━━━━━ DOCUMENT TEXT ━━━━━

While there might not have been life on the moon in the past, there is a chance that there might be some now, at least according to a new report from CNet. The tiny critters that the internet has nicknamed water bears are a hearty bunch. In some experiments, they’ve been revived after 30 years in the freezer. Now it looks like we’ll get a chance to see if this means they can also survive the harsh environment of outer space.

The Israeli Space Agency decided to test out where the little extremophiles can survive on the moon and then put the test into action by crashing a spaceship filled with several thousand dehydrated water bears onto the lunar surface.

The experiment is actually part of a much larger plan to create a back-up for the Earth. Along with the Tardigrades, the spacecraft also included human DNA samples and a massive data file of human knowledge. The only problem is that it seems as though a crash wasn’t actually part of the plan. Now there are questions as to how much of the payload is intact.

Nova Spivack, the person behind the mission seems pretty confident. He told Wired that the full data file is on sheets of nickel in something that is no bigger than a DVD. He expects that the data is intact, but he couldn’t speak to the DNA samples or the Water bears.

━━━━━

TO DO:
1. Copy the part of the water bear article from "The experiment is" up to and including "payload is intact.", word for word.
2. Write the next part of the article about water bears sent to the moon, picking up after its last sentence.
The rows that come after the water bear article aren't needed for anything here.

━━━━━ PROVIDED INFORMATION ━━━━━

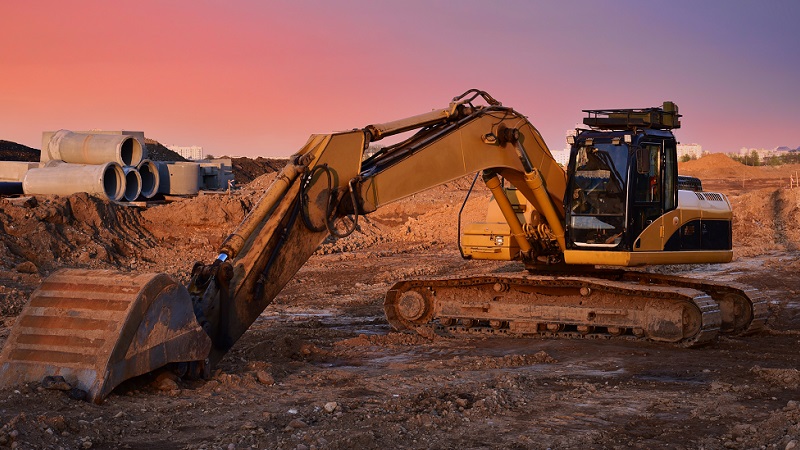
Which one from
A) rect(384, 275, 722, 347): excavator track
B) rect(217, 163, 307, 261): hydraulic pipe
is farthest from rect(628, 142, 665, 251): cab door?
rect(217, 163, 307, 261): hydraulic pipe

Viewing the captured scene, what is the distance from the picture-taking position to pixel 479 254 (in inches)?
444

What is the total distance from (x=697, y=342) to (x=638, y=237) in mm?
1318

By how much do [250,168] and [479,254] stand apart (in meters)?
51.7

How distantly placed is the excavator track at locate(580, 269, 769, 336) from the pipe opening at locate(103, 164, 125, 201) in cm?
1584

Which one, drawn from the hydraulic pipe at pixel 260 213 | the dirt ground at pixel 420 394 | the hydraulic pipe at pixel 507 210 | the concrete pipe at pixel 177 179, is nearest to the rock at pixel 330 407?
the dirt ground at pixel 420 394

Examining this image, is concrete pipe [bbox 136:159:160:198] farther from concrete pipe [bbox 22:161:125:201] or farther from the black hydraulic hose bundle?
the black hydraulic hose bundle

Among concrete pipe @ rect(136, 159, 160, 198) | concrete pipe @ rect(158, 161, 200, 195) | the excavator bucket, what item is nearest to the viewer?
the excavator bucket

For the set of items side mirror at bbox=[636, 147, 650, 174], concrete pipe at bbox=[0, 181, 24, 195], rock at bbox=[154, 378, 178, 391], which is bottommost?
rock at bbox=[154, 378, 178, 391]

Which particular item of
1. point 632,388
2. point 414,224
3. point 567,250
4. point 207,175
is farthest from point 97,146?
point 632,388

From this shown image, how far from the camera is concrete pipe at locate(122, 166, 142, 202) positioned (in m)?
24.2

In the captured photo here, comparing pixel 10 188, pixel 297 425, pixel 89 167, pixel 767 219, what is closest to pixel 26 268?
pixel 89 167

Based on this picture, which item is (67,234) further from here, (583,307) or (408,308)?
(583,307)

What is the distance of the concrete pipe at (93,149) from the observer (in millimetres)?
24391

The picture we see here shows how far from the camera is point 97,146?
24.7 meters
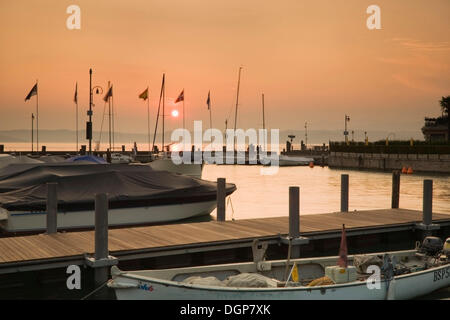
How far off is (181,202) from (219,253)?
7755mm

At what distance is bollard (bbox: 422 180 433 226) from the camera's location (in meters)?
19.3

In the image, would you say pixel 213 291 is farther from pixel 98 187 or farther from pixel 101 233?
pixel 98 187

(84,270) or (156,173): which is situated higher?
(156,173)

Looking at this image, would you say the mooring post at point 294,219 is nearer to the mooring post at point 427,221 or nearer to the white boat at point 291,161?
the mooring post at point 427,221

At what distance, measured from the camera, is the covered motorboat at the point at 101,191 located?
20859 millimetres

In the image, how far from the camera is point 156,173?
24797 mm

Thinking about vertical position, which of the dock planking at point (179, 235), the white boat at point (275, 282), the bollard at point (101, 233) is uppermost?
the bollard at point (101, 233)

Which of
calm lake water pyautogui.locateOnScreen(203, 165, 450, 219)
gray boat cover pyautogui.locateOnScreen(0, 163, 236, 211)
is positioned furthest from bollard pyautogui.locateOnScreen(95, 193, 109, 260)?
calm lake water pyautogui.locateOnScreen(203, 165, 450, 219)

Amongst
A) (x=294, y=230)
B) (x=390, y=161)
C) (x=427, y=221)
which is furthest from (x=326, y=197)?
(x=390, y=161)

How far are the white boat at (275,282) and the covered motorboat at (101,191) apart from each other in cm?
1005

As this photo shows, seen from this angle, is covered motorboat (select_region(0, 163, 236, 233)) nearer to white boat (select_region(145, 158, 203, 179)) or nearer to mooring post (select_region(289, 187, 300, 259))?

━━━━━

REPLIES:
1.
The experiment is actually part of a much larger plan to create a back-up for the Earth. Along with the Tardigrades, the spacecraft also included human DNA samples and a massive data file of human knowledge. The only problem is that it seems as though a crash wasn’t actually part of the plan. Now there are questions as to how much of the payload is intact.

2.
If you are worried that we could have just infested the moon with a plague of water bears, you can stop. It seems that they can’t reproduce on the moon. In fact, Spivack addressed this in a tweet about the situation.

“About the tardigrades in the Lunar Library: Some are sealed in epoxy with 100 million human, plant and microorganism cells,” Spivack tweeted Tuesday. “Some are encapsulated onto the sticky side of a 1cm square piece of Kapton tape that is sealed inside the disc stack. They cannot reproduce on the moon.

It is not likely that cells can survive on the moon without a lot more protection from radiation,” Spivack added. “However the human cells, plant cells and microorganisms we sent could be recovered, studied and their DNA extracted — perhaps to be cloned and regenerated, far in the future.”